Monday, June 4, 2012

Two Books

I just finished reading Richard Dawkins' The Greatest Show on Earth: The Evidence for Evolution. I thought it was pretty good but I'm not a sciency guy. I'm going to have to re-read the parts on embryology and the whole RNA/DNA/Proteins part again to get a better handle on the ideas. I might not have found it the devastating case for evolution that Dawkins says it is because I'm already onside so there were no thunder-claps of revelation (well, perhaps the part about how there are no kangaroo fossils on the route between the Mount Ararat of Noah's Ark and the Australian continent, or the question of how else to explain the remnants of eyes on deep cave dwelling salamanders would count). Also the evidence of evolution we see before our eyes as in the famous Lenski experiment with E. coli was pretty good.
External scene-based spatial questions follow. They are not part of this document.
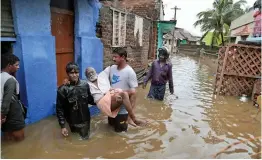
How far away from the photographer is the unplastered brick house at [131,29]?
8137 mm

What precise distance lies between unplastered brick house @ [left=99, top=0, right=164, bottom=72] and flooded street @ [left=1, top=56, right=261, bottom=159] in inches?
110

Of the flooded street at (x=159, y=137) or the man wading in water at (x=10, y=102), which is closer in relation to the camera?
the man wading in water at (x=10, y=102)

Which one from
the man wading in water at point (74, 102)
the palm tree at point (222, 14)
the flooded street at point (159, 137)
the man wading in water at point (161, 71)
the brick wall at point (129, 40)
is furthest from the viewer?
the palm tree at point (222, 14)

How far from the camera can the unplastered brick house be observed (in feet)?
26.7

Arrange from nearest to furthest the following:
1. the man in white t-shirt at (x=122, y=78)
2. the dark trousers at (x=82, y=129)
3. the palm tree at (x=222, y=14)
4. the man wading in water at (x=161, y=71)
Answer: the dark trousers at (x=82, y=129) → the man in white t-shirt at (x=122, y=78) → the man wading in water at (x=161, y=71) → the palm tree at (x=222, y=14)

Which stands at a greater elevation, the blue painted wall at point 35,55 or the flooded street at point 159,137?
the blue painted wall at point 35,55

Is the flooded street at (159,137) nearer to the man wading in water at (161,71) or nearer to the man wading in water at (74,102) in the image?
the man wading in water at (74,102)

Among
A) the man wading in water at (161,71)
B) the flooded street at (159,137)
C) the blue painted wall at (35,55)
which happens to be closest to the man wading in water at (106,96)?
the flooded street at (159,137)

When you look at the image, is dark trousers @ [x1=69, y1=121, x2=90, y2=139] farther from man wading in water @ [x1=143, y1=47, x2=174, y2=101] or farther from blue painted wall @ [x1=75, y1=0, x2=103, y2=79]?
man wading in water @ [x1=143, y1=47, x2=174, y2=101]

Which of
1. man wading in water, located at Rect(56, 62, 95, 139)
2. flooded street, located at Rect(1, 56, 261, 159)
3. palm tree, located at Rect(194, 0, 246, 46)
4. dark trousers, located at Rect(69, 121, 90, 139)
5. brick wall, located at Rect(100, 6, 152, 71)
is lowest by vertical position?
flooded street, located at Rect(1, 56, 261, 159)

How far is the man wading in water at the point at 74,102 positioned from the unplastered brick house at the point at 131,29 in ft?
12.2

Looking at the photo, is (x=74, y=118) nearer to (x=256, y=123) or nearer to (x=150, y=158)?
(x=150, y=158)

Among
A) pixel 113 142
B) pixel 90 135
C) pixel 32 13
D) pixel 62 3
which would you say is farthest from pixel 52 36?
pixel 113 142

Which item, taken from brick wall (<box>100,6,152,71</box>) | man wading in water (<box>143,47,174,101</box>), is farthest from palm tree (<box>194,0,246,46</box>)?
man wading in water (<box>143,47,174,101</box>)
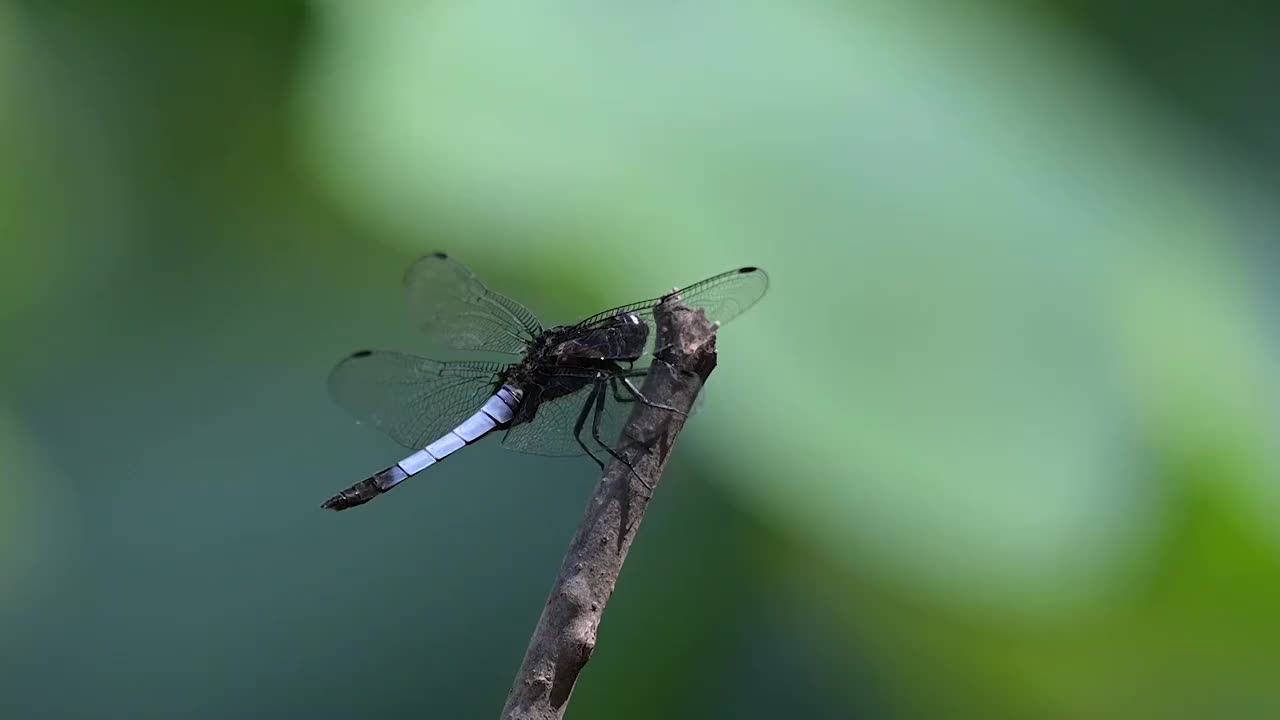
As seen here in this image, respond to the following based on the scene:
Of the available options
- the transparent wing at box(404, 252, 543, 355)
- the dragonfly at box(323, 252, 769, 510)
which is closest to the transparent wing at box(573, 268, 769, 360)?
the dragonfly at box(323, 252, 769, 510)

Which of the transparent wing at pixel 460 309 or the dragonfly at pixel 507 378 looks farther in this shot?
the transparent wing at pixel 460 309

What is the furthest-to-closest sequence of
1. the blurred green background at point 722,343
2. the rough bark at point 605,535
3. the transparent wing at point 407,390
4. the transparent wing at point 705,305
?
the blurred green background at point 722,343 → the transparent wing at point 407,390 → the transparent wing at point 705,305 → the rough bark at point 605,535

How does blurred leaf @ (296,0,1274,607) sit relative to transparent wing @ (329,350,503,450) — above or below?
above

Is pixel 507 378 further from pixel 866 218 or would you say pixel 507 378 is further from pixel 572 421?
pixel 866 218

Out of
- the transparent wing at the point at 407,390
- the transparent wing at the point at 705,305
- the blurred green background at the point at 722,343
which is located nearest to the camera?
the transparent wing at the point at 705,305

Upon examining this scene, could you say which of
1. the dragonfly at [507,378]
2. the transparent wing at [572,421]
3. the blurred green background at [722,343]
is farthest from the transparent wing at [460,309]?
the blurred green background at [722,343]

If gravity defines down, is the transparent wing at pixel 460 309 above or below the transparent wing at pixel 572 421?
above

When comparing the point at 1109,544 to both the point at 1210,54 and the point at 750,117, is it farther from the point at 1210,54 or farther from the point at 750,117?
the point at 1210,54

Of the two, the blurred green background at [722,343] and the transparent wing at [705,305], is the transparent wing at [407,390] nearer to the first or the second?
the transparent wing at [705,305]

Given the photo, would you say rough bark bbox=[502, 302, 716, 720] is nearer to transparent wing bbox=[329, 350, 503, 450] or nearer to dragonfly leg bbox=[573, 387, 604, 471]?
dragonfly leg bbox=[573, 387, 604, 471]
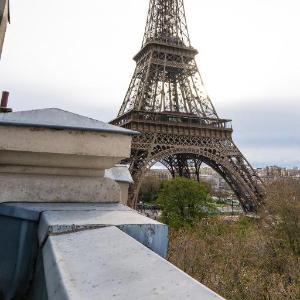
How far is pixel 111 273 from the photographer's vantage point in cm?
72

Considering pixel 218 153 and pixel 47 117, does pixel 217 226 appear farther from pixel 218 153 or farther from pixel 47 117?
pixel 47 117

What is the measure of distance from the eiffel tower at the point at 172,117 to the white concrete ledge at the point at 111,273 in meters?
18.6

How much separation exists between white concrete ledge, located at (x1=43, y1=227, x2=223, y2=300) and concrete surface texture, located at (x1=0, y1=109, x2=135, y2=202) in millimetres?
651

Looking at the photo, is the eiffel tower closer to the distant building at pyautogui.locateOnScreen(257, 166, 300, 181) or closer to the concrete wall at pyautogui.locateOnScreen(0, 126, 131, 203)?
the distant building at pyautogui.locateOnScreen(257, 166, 300, 181)

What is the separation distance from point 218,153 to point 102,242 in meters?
23.8

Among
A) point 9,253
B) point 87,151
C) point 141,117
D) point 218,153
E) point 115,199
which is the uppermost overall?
point 141,117

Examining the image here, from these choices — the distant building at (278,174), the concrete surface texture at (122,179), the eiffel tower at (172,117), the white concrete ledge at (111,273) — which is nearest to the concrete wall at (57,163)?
the white concrete ledge at (111,273)

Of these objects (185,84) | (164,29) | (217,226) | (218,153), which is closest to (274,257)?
(217,226)

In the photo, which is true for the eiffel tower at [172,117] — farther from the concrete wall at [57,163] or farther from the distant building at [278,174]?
the concrete wall at [57,163]

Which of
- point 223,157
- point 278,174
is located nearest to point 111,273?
point 223,157

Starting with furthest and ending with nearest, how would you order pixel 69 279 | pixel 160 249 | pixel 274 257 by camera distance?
pixel 274 257, pixel 160 249, pixel 69 279

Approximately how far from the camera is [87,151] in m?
1.66

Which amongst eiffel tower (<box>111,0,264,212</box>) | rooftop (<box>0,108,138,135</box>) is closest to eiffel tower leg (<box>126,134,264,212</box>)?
eiffel tower (<box>111,0,264,212</box>)

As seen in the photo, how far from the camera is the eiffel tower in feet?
73.2
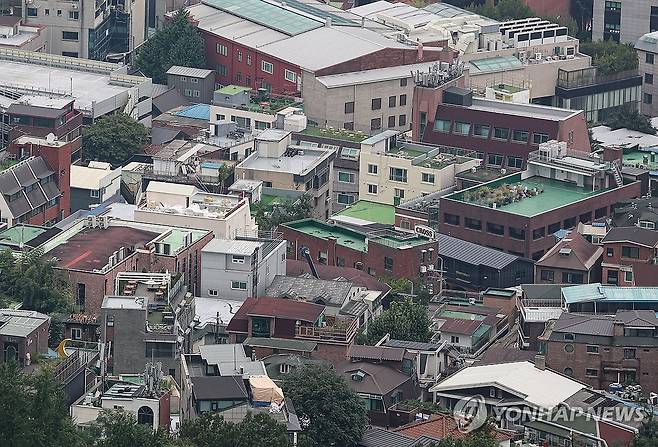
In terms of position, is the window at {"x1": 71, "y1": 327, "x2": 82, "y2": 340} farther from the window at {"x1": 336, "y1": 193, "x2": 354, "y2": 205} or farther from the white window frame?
the white window frame

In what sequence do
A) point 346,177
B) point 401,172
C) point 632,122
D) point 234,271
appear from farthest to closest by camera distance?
point 632,122, point 346,177, point 401,172, point 234,271

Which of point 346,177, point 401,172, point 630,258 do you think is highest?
point 401,172

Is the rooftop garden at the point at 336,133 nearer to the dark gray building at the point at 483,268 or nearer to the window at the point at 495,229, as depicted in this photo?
the window at the point at 495,229

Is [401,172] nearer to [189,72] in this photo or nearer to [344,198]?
[344,198]

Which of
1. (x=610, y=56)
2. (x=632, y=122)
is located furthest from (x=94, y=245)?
(x=610, y=56)

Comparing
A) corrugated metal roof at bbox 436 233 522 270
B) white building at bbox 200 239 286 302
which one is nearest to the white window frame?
corrugated metal roof at bbox 436 233 522 270

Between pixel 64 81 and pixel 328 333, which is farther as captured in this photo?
pixel 64 81

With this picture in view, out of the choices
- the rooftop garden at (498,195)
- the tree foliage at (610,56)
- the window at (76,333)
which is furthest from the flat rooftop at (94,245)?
the tree foliage at (610,56)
Interestingly, I told someone that I was reading it and she said that Buddhists don't believe in evolution. Other creatures might have evolved from more primitive ancestors but humans have always been humans. I said "So much the worse for Buddhism then." She told me that the Buddha knew everything so evolution was wrong and the Buddha was right. The loopiness of religion really hit home at that moment.

The other book (and I've just started it) is Omar Khadr, Oh Canada. I've only just finished the introduction but it already has me livid thinking about the sickening moral failure exhibited by my country. How depressing that values and ethics that should be completely obvious are apparently beyond our reach as a people.